Reproduction of part of the material below, pictures omitted: copy exactly, and only, the lines starting with the one with "family: Cricetidae" and going on through the one with "[researcher-annotated camera trap]".

————————

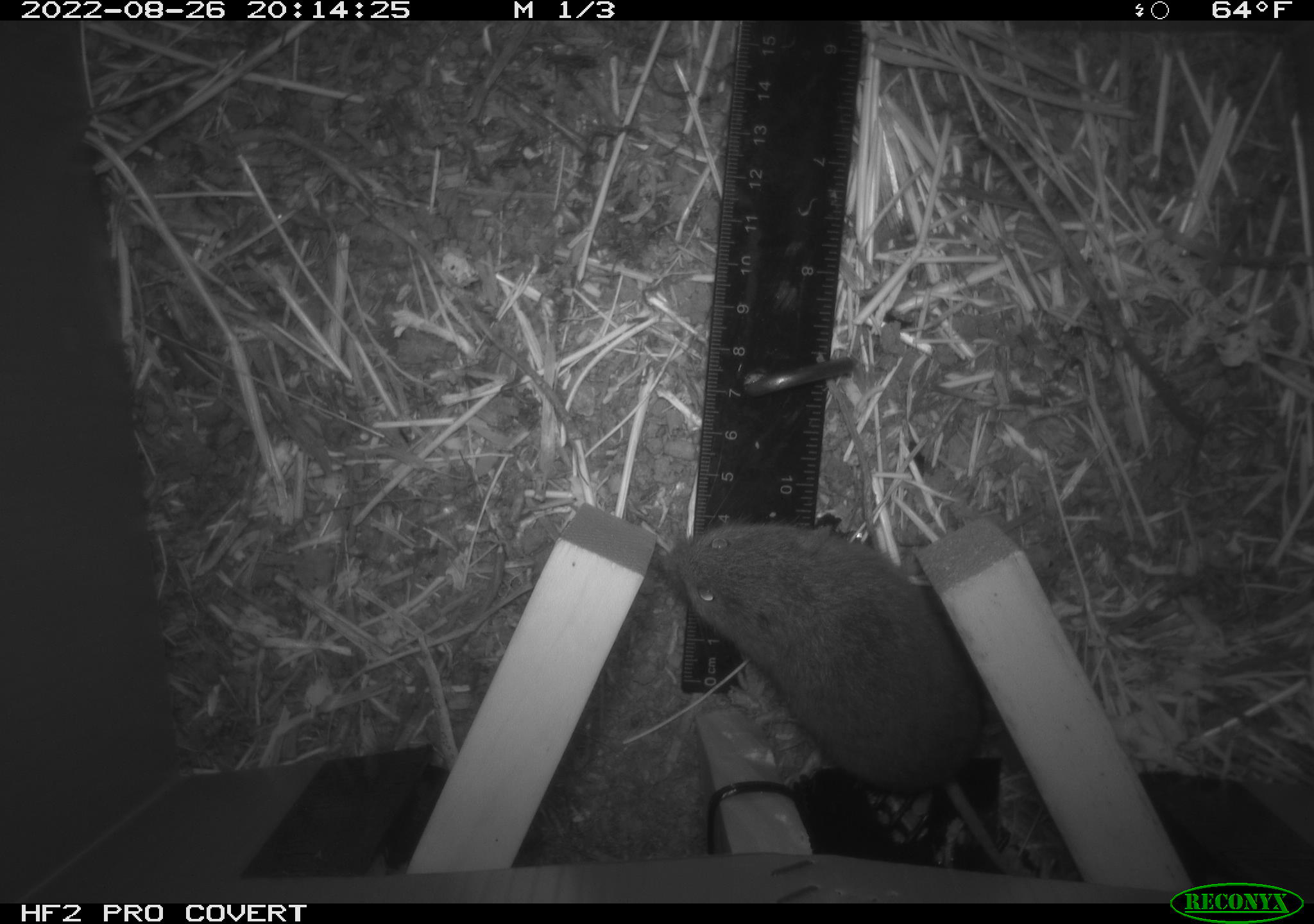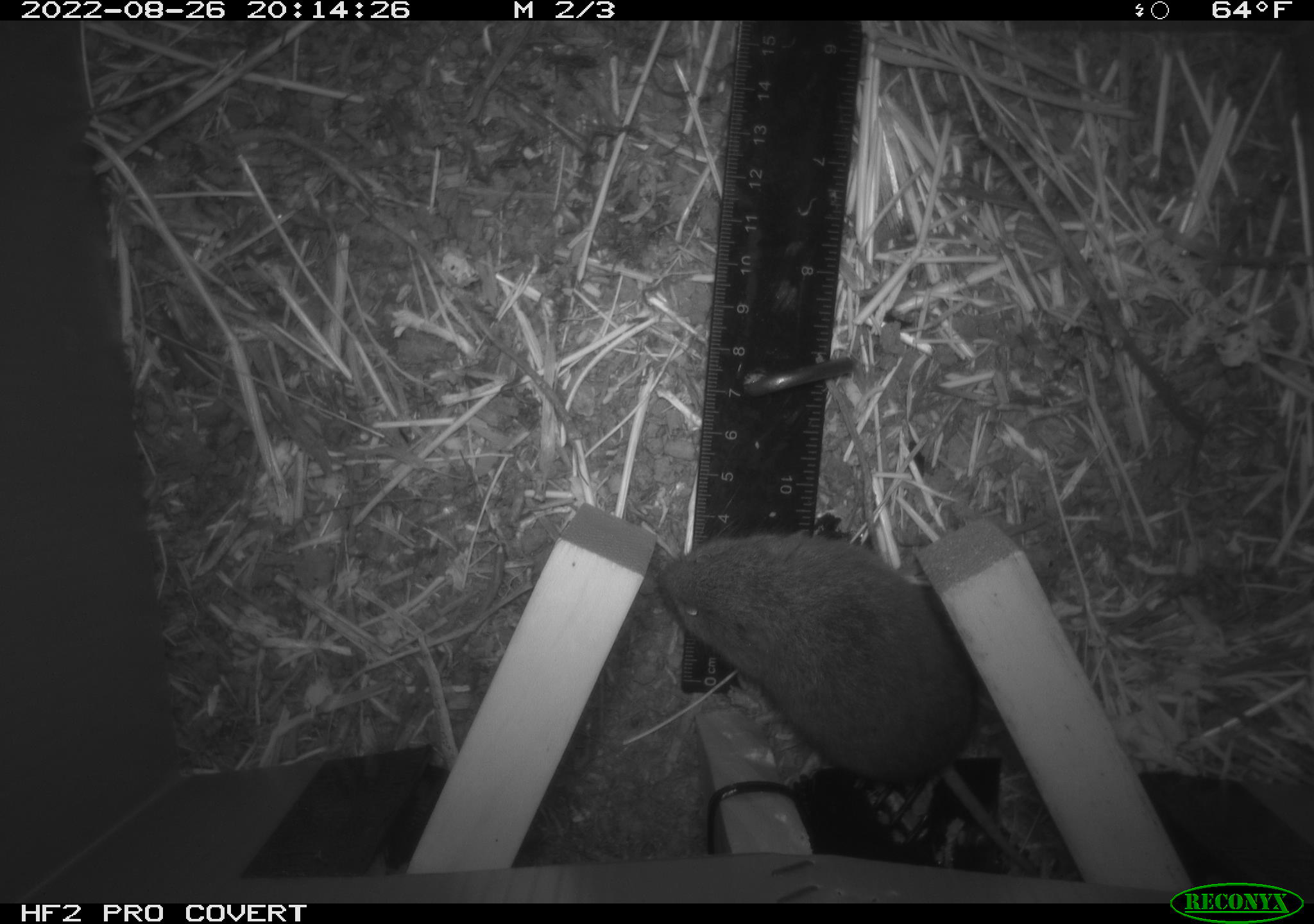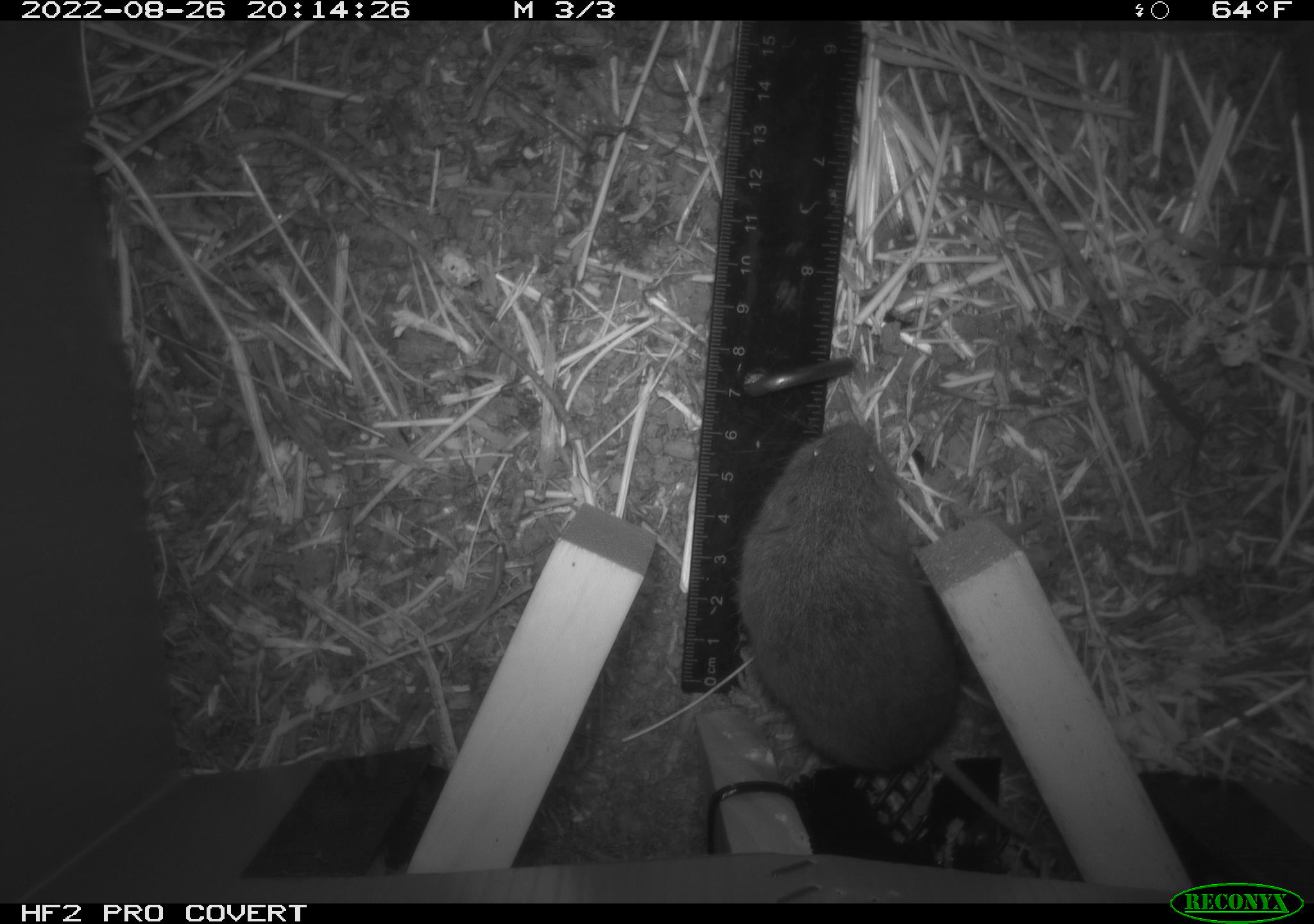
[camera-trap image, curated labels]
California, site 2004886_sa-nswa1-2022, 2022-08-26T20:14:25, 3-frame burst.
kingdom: Animalia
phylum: Chordata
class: Mammalia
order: Rodentia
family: Cricetidae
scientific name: Cricetidae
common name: hamsters, voles, lemmings, and allies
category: cricetidae family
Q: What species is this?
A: Cricetidae family (hamsters, voles, lemmings, and allies) (Cricetidae).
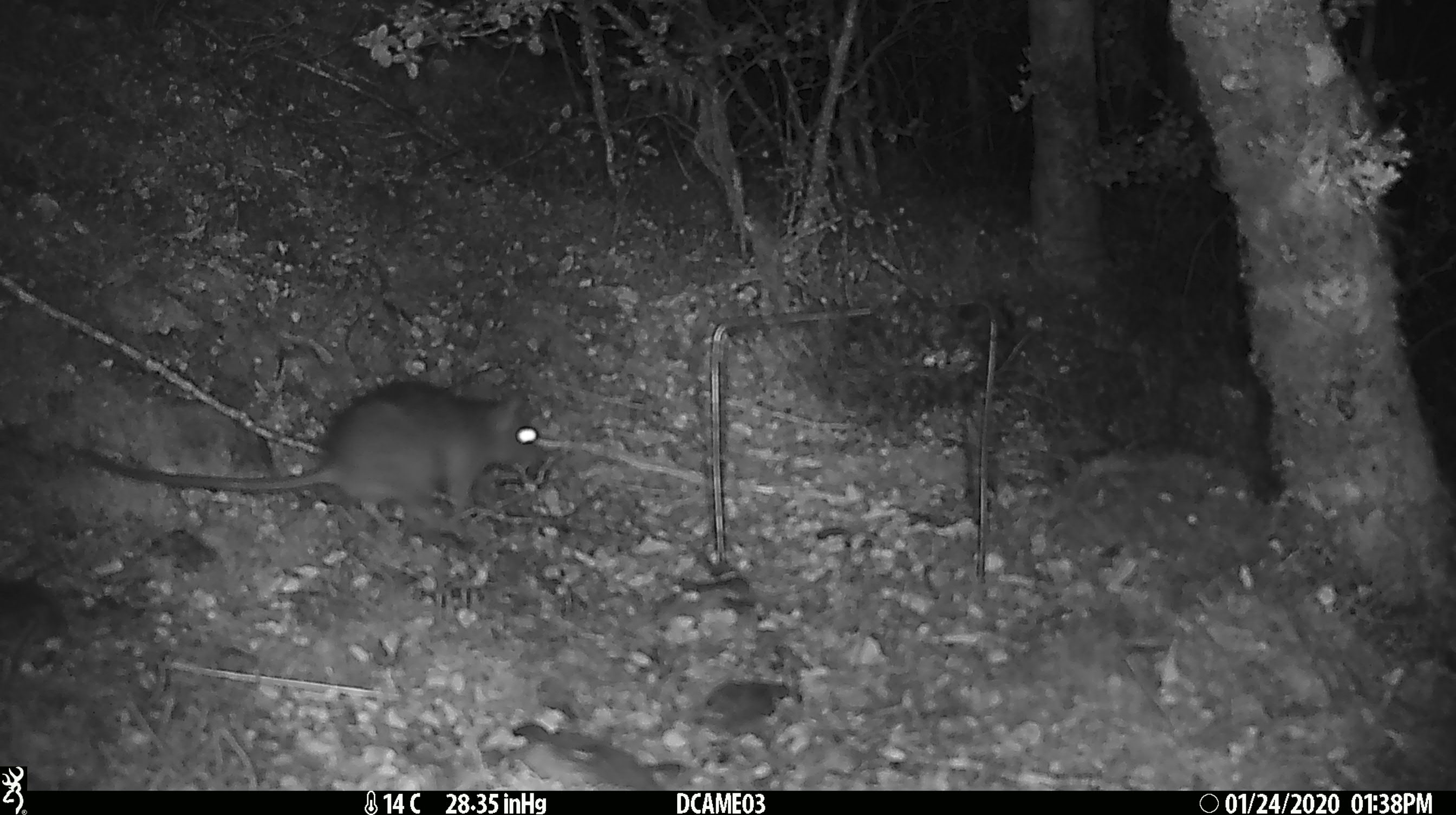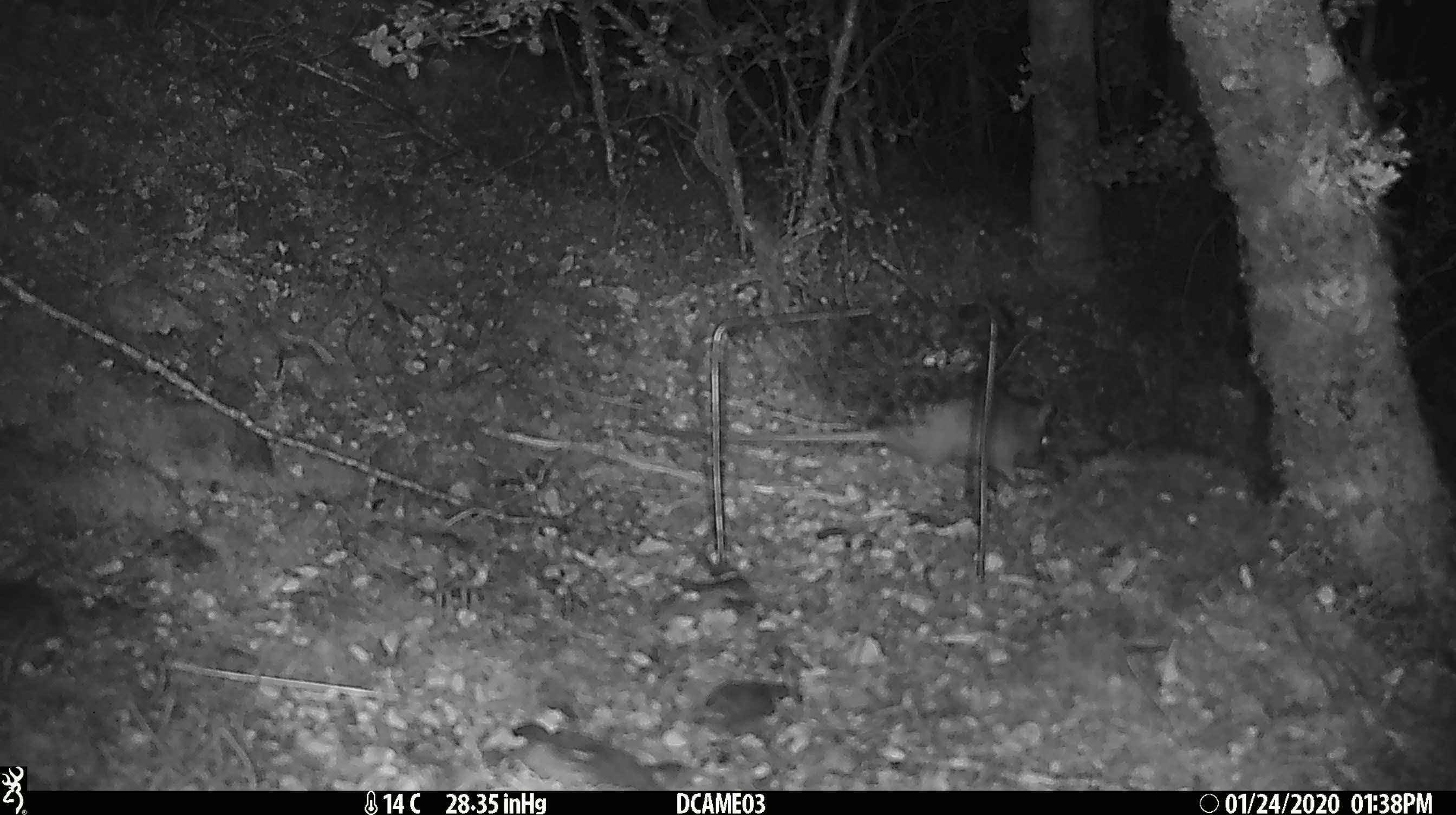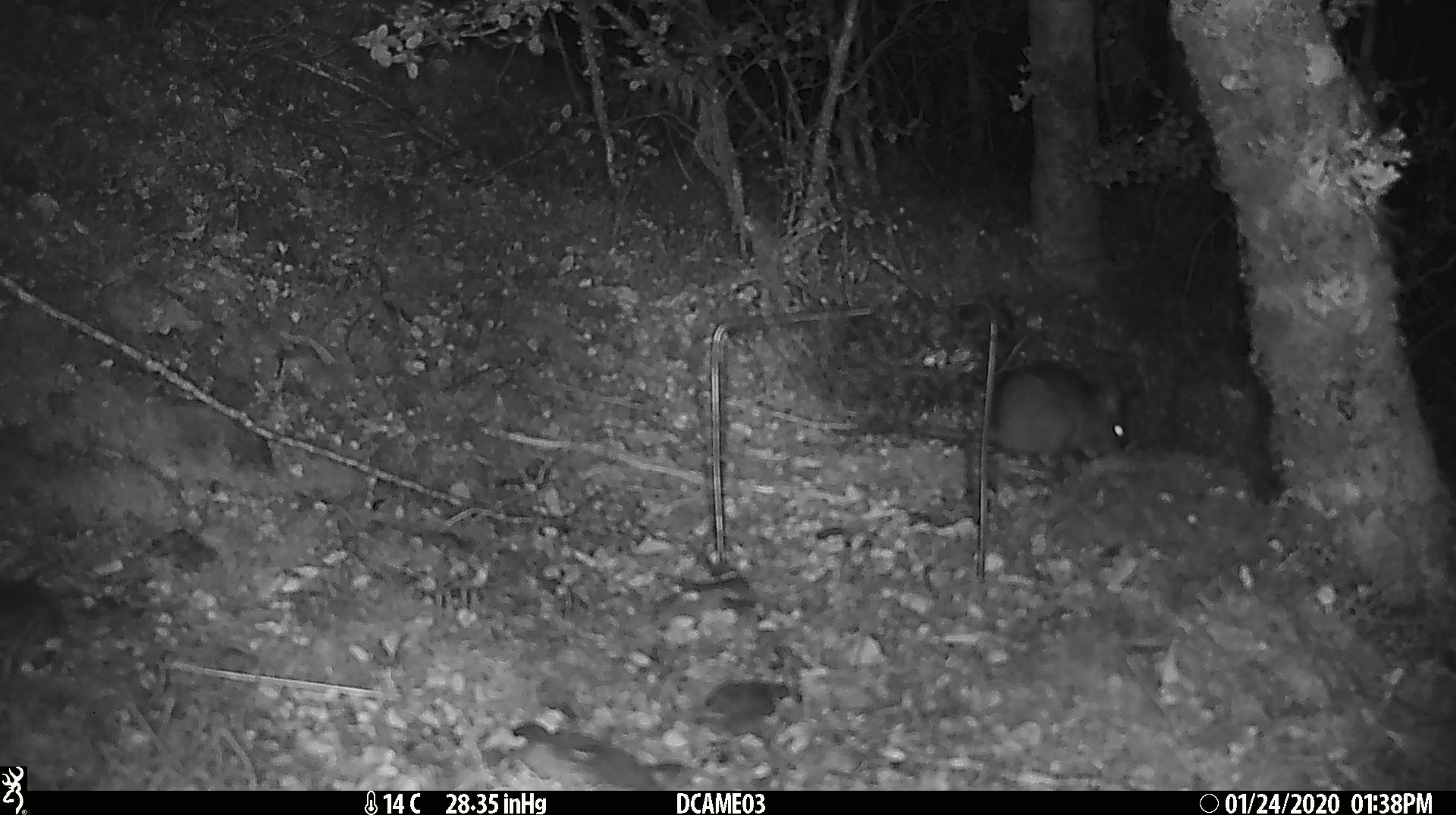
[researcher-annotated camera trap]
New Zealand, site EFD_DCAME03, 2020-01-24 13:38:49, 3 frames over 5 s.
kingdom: Animalia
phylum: Chordata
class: Mammalia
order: Rodentia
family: Muridae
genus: Rattus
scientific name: Rattus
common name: rat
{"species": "rat (Rattus)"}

————————

EXERCISE RESULT ▸
family: Cricetidae
scientific name: Cricetidae
common name: hamsters, voles, lemmings, and allies
category: cricetidae family
Q: What species is this?
A: Cricetidae family (hamsters, voles, lemmings, and allies) (Cricetidae).
[researcher-annotated camera trap]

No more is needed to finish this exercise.